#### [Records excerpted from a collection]

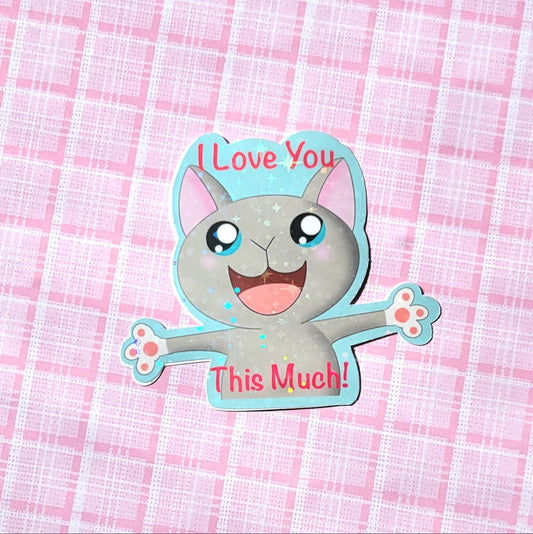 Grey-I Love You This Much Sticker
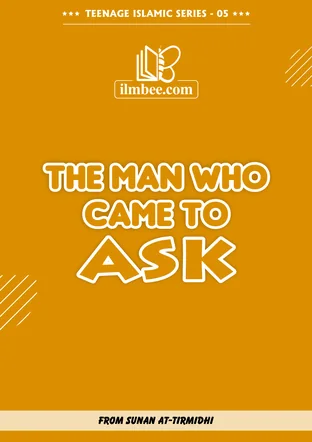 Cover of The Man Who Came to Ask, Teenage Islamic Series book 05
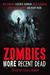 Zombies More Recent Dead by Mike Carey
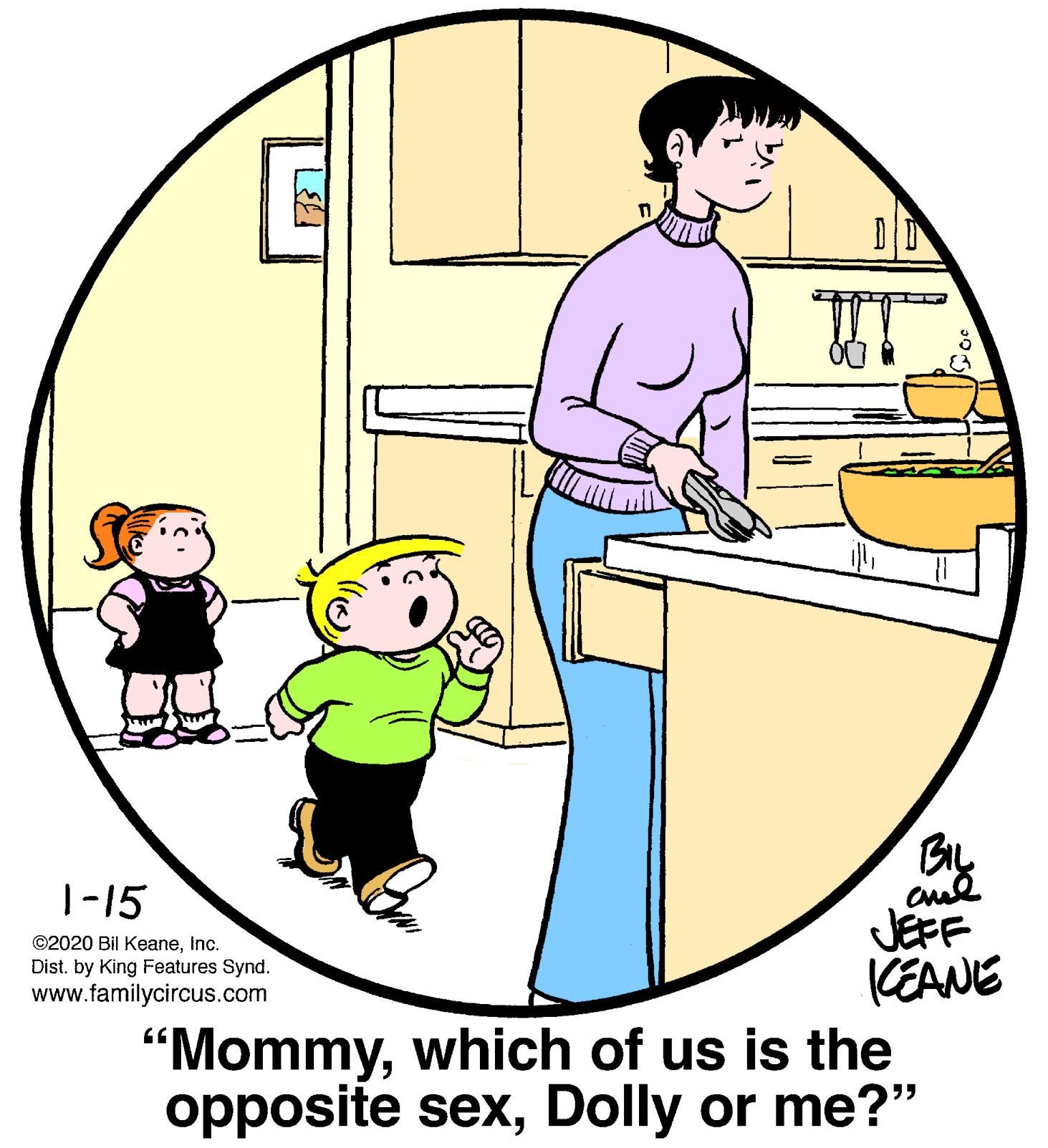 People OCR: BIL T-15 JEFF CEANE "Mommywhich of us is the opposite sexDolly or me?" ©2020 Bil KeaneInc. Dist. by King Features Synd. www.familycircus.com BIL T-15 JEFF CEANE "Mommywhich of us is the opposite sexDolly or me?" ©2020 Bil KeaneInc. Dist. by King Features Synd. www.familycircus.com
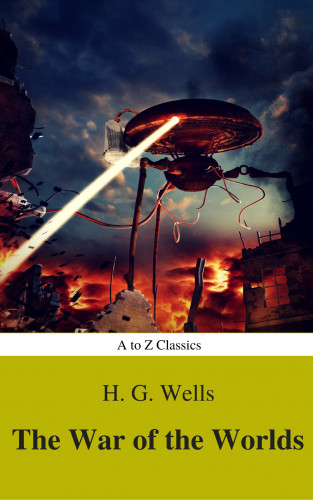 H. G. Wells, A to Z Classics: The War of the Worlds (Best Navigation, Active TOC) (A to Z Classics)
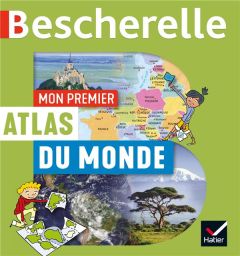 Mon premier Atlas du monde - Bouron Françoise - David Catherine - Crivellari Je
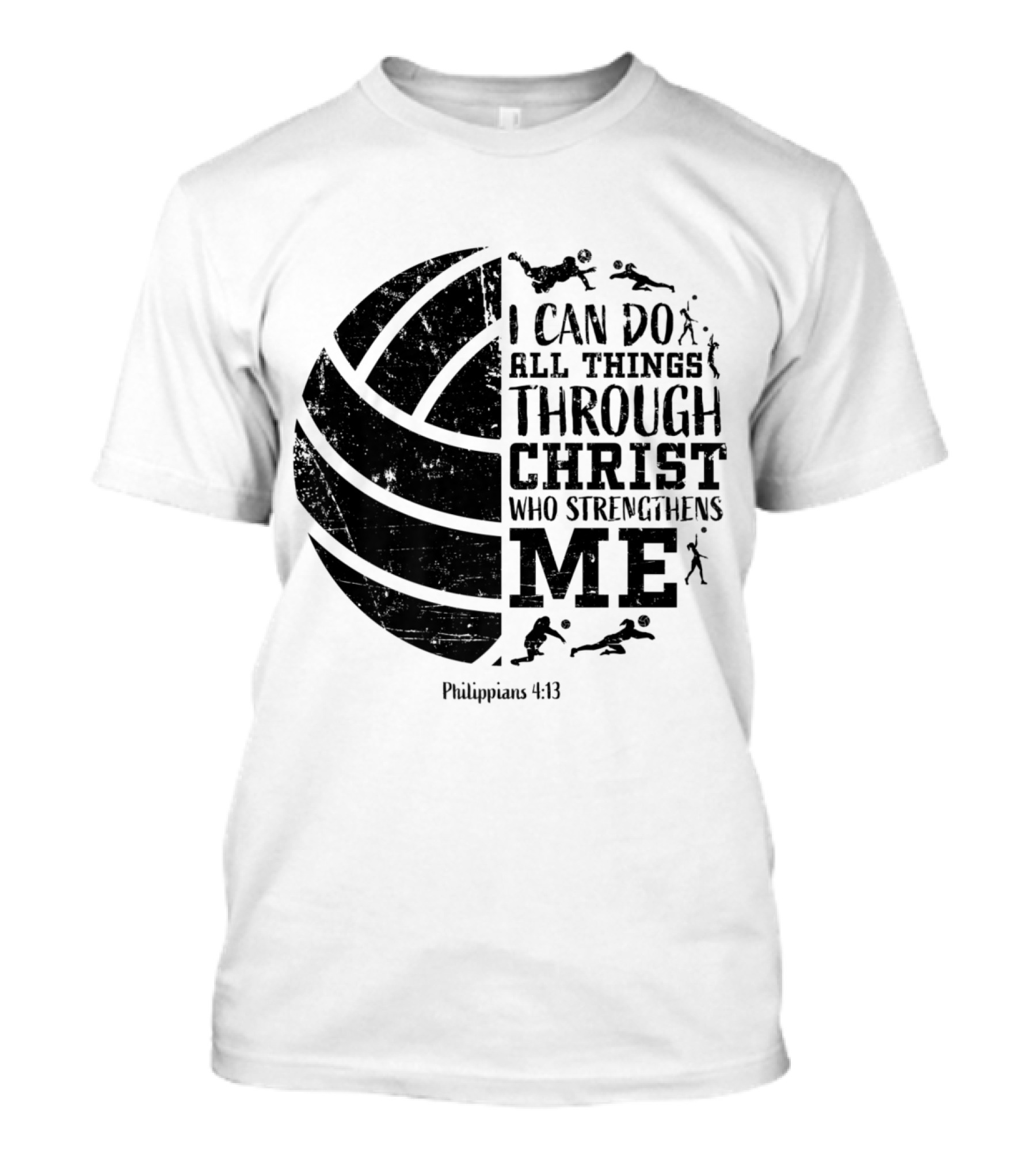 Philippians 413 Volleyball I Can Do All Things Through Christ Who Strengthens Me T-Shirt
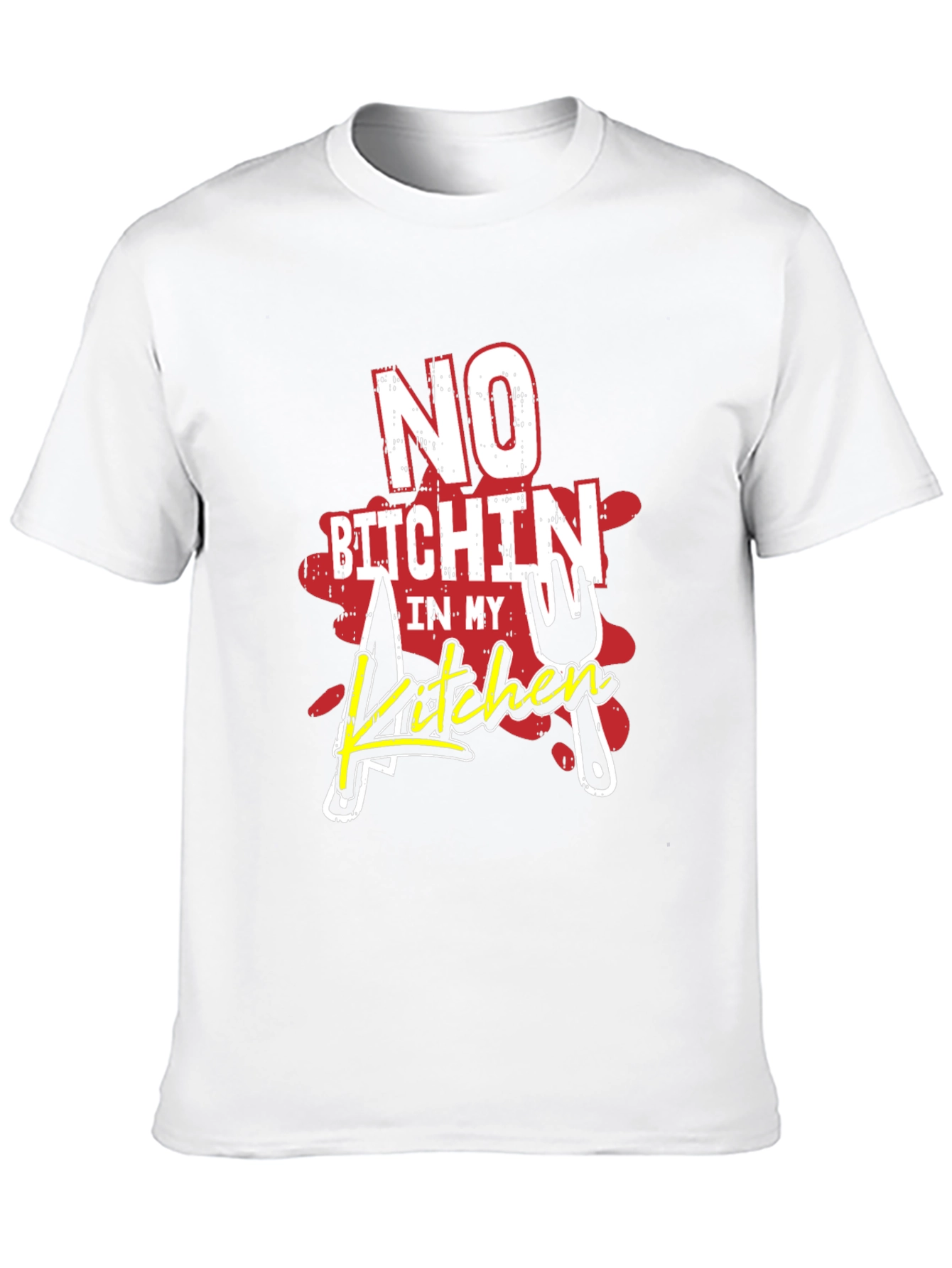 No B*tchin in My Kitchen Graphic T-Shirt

#### [YOUR TASK]
All entries should be restated word for word; no images belong in the copy.

#### [EXERCISE OUTPUT]
 Grey-I Love You This Much Sticker
 Cover of The Man Who Came to Ask, Teenage Islamic Series book 05
 Zombies More Recent Dead by Mike Carey
 People OCR: BIL T-15 JEFF CEANE "Mommywhich of us is the opposite sexDolly or me?" ©2020 Bil KeaneInc. Dist. by King Features Synd. www.familycircus.com BIL T-15 JEFF CEANE "Mommywhich of us is the opposite sexDolly or me?" ©2020 Bil KeaneInc. Dist. by King Features Synd. www.familycircus.com
 H. G. Wells, A to Z Classics: The War of the Worlds (Best Navigation, Active TOC) (A to Z Classics)
 Mon premier Atlas du monde - Bouron Françoise - David Catherine - Crivellari Je
 Philippians 413 Volleyball I Can Do All Things Through Christ Who Strengthens Me T-Shirt
 No B*tchin in My Kitchen Graphic T-Shirt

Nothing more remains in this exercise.